Count the lines below that contain the word "evaluations", and report only that number.

[Opening Data for review section]

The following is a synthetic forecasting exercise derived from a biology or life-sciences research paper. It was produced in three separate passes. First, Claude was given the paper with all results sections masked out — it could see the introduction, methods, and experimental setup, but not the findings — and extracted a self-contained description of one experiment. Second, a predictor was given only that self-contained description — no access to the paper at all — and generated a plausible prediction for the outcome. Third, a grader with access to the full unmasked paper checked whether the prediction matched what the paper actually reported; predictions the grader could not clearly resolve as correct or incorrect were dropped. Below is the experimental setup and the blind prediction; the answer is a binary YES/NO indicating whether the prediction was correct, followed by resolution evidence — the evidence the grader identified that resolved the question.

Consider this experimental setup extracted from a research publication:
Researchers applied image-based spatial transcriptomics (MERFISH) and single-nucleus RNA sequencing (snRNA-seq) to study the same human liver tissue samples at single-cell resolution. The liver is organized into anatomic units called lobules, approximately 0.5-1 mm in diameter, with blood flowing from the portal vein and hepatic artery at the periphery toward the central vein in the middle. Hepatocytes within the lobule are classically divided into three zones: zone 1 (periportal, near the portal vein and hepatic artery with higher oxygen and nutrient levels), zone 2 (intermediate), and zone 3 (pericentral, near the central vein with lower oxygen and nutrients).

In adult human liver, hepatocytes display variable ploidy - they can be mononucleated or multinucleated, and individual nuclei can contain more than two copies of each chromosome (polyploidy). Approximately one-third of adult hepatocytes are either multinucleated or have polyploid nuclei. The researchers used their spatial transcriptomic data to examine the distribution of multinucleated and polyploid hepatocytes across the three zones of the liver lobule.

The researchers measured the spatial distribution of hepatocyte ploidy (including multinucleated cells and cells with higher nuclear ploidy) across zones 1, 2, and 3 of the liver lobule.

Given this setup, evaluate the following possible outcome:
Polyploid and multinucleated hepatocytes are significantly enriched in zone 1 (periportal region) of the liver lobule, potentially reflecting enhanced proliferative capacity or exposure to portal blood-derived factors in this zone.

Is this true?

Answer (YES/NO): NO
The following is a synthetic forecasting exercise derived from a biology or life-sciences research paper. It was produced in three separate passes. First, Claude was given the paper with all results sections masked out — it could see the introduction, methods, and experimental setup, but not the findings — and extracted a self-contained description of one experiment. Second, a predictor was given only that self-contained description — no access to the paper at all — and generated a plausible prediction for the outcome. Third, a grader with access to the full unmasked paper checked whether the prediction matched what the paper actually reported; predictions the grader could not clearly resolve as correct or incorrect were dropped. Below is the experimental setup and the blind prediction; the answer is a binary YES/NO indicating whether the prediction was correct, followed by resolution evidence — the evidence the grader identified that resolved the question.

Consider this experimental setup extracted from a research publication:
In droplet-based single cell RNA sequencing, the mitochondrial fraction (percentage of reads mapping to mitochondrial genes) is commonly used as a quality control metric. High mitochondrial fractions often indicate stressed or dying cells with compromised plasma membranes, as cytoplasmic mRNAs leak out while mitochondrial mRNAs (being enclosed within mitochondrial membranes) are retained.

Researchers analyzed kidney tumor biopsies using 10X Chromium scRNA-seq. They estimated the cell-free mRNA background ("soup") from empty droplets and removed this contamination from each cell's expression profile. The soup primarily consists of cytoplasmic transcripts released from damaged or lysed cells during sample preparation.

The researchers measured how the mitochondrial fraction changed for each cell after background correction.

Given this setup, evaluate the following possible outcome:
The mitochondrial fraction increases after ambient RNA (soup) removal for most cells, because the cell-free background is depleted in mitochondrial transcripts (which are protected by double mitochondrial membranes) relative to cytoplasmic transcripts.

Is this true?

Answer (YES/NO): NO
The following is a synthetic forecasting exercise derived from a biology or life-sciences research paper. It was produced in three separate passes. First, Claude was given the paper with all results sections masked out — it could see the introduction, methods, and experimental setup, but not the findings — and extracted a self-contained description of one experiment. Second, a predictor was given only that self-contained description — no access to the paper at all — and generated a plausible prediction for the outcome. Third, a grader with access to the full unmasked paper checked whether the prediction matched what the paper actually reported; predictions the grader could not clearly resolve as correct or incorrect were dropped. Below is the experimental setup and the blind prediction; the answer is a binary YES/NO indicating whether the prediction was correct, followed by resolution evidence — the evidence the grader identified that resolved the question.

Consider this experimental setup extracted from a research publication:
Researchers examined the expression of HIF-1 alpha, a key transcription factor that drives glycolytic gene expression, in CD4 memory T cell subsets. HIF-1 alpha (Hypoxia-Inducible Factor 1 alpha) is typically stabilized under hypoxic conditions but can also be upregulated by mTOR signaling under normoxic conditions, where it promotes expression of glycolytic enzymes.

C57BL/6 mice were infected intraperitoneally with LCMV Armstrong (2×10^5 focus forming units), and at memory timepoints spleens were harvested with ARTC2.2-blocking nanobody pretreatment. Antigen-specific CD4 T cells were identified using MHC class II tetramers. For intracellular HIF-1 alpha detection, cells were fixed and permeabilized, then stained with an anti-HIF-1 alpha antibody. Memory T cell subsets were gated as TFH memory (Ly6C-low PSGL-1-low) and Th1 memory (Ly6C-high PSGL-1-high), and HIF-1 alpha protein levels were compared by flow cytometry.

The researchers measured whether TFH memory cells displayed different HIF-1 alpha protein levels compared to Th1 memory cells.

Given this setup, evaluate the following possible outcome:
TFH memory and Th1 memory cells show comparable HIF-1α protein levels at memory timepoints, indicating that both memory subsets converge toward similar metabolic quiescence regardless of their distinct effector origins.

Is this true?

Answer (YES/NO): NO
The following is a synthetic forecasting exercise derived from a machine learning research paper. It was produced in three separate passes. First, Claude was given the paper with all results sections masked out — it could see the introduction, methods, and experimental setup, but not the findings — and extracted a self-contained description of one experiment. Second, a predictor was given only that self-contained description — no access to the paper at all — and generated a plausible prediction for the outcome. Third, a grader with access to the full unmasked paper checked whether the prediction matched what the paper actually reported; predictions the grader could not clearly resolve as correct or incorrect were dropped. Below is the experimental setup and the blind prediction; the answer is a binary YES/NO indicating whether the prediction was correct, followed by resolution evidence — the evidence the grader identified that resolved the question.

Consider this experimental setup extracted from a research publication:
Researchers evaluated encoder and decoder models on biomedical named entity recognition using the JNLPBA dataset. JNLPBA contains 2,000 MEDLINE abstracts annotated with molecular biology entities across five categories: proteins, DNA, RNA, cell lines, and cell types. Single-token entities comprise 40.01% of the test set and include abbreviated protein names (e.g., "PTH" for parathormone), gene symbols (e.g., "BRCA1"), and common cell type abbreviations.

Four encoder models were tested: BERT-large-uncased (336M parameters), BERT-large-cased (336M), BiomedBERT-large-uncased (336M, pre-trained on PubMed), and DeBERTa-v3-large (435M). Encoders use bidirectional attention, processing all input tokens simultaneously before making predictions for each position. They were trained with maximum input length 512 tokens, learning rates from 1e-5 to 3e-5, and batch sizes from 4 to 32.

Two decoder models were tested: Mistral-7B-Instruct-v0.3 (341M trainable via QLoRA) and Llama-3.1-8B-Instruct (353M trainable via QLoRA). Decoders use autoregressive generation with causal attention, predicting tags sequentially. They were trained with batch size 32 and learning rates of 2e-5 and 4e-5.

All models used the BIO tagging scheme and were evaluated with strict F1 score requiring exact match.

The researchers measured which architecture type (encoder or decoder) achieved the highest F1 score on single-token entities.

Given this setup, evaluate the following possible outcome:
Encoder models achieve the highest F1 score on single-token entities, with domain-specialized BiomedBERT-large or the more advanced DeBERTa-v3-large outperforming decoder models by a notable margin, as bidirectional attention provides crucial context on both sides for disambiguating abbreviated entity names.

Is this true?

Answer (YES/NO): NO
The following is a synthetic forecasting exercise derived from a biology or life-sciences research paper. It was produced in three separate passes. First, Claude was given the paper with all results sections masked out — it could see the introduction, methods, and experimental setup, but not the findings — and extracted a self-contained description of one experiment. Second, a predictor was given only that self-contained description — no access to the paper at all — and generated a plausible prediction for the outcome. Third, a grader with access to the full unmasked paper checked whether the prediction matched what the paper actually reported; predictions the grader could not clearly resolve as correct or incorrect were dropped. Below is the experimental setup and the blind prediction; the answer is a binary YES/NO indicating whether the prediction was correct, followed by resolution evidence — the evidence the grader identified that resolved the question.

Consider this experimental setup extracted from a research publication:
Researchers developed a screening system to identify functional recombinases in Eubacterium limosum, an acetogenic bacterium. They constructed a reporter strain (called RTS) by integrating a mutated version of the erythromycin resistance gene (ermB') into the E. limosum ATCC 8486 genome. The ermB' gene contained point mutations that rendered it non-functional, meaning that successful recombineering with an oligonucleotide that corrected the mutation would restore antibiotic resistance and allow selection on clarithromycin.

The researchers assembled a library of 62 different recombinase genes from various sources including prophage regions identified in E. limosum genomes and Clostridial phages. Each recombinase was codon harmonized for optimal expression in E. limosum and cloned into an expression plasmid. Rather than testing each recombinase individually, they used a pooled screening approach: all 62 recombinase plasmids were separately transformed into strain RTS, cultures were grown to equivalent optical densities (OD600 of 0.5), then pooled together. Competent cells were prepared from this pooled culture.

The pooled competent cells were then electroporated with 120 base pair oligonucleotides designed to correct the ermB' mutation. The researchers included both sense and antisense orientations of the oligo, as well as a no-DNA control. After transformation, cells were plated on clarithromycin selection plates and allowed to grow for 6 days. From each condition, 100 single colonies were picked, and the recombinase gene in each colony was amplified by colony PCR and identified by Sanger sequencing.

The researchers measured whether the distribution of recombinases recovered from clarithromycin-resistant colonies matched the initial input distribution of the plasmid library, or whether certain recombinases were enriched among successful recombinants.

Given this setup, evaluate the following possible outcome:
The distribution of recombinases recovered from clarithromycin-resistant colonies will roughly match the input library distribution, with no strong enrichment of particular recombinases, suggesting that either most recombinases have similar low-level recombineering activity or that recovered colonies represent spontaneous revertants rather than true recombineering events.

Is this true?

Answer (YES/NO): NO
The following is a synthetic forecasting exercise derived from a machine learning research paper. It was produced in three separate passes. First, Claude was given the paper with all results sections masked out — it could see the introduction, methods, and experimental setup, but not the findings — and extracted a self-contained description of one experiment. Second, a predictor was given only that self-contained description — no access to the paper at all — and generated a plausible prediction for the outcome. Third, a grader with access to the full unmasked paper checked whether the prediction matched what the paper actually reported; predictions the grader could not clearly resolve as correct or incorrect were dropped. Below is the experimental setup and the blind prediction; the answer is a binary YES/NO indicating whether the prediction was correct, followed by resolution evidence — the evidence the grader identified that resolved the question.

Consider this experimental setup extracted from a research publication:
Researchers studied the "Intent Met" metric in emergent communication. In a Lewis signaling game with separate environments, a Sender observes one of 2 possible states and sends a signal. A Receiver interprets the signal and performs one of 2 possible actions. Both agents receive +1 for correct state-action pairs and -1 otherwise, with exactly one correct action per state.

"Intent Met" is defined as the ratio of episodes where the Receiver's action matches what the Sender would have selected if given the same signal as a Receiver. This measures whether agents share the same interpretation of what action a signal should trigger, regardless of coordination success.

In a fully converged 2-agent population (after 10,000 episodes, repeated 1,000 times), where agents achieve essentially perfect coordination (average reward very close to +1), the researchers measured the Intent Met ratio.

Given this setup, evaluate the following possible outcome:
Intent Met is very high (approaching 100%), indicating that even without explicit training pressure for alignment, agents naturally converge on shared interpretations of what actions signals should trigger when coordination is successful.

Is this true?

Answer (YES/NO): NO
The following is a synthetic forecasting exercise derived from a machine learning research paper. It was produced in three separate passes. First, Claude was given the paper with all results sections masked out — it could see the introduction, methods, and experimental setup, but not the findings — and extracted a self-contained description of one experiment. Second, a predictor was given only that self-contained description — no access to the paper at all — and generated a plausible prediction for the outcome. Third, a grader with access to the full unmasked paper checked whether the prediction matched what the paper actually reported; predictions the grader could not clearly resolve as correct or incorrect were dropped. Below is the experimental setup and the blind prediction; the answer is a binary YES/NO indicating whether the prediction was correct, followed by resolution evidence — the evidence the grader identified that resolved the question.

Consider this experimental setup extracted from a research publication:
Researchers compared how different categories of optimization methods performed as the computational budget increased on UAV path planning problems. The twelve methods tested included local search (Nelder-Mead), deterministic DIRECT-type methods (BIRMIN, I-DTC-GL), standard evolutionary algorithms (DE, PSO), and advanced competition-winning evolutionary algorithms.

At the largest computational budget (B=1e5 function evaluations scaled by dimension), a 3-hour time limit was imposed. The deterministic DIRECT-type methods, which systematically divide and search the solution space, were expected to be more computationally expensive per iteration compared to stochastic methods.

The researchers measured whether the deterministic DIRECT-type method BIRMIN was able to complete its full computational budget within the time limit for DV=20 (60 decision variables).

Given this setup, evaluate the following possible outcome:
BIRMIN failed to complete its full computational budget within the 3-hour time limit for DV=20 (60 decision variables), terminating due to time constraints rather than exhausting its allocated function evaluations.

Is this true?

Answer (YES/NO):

[Closing Data for review section]

Task answer
2